▶ **Tareas obligatorias**
[a] Traduce al inglés esta oración del fragmento sobre Atget: "De repente, los apuntes derivaron en documentos históricos."
[b] Indica si cada afirmación concuerda con el fragmento sobre Atget. Responde sí o no y cita las palabras del fragmento que lo deciden.
(i) Susan Sontag sostiene que en las ruinas no hay belleza.
(ii) Unos pintores encargaron a Atget parte de su producción fotográfica.
(iii) Las imágenes de Atget se realizaron mientras París cambiaba su fisionomía bajo el urbanismo del Barón Haussmann.
[c] Responde con datos del fragmento sobre Atget:
(i) ¿Quién afirma que encontrar belleza en las fotografías bélicas parece cruel?
(ii) ¿En qué movimiento, en determinados momentos, las ruinas despertaron nostalgia o zozobra?
(iii) ¿De quién era el urbanismo que auspició la transformación de París?

▶ **Fragmento de texto**
-*-

Susan Sontag lo definió de esta forma: “(…) encontrar belleza en las fotografías bélicas parece cruel. Pero el paisaje de la devastación sigue siendo un paisaje. En las ruinas hay belleza[2]”. La belleza de las ruinas existe y siempre ha despertado no sólo nostalgia o zozobra, como en determinados momentos del Romanticismo, sino una extraña, por urgente, necesidad de detenerlas, de convertirlas en un momento previo al gran cambio y transformación posteriores. Ese es el sentido que se vislumbró en las fotografías de Eugène Atget posteriormente, mucho más que la representación de simples apuntes o detalles para los pintores que le encargaron parte de su producción fotográfica. Es probable, por otro lado, que las imágenes de Atget sobre ese París que ya no existe, no hubieran tenido tanta influencia de no haberse realizado en el momento en que la gran urbe francesa estaba modificando su fisionomía por completo, auspiciada por el urbanismo del Barón Haussmann. De repente, los apuntes derivaron en documentos históricos.

-*-

[Datos guardados]
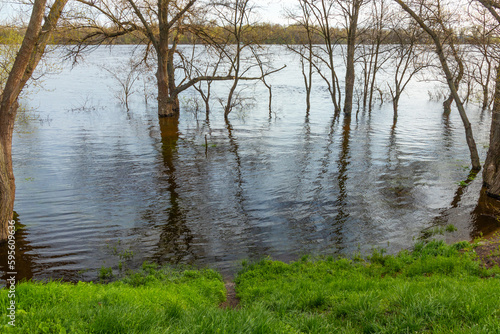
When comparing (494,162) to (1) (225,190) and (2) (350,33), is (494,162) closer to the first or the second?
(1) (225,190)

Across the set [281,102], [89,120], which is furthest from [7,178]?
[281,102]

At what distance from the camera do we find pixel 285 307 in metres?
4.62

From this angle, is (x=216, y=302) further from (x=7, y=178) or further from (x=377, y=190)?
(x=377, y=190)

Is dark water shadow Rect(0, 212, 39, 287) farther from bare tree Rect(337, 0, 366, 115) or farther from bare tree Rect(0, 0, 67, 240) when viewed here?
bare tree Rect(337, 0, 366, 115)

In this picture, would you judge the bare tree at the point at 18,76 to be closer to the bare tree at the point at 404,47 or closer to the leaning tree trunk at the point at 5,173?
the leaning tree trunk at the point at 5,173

-*-

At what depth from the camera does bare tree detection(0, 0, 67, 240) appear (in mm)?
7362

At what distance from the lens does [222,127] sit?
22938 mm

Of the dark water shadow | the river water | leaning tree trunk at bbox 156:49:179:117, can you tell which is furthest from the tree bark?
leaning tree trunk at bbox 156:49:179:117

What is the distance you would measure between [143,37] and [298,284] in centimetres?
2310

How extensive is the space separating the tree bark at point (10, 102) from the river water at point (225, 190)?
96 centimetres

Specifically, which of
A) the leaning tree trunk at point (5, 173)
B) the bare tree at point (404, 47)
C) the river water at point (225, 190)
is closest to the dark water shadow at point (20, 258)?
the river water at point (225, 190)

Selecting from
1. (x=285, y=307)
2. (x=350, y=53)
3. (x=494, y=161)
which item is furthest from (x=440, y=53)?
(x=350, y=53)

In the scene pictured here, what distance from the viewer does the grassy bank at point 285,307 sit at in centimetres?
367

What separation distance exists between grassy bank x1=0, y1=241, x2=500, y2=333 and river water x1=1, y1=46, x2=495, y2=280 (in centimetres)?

-*-

▶ **Soluciones propuestas**
[a] Suddenly, the sketches turned into historical documents.

[b]
(i) No: "En las ruinas hay belleza".
(ii) Sí: "los pintores que le encargaron parte de su producción fotográfica".
(iii) Sí: "en el momento en que la gran urbe francesa estaba modificando su fisionomía por completo, auspiciada por el urbanismo del Barón Haussmann".

[c]
(i) Susan Sontag.
(ii) En el Romanticismo.
(iii) Del Barón Haussmann.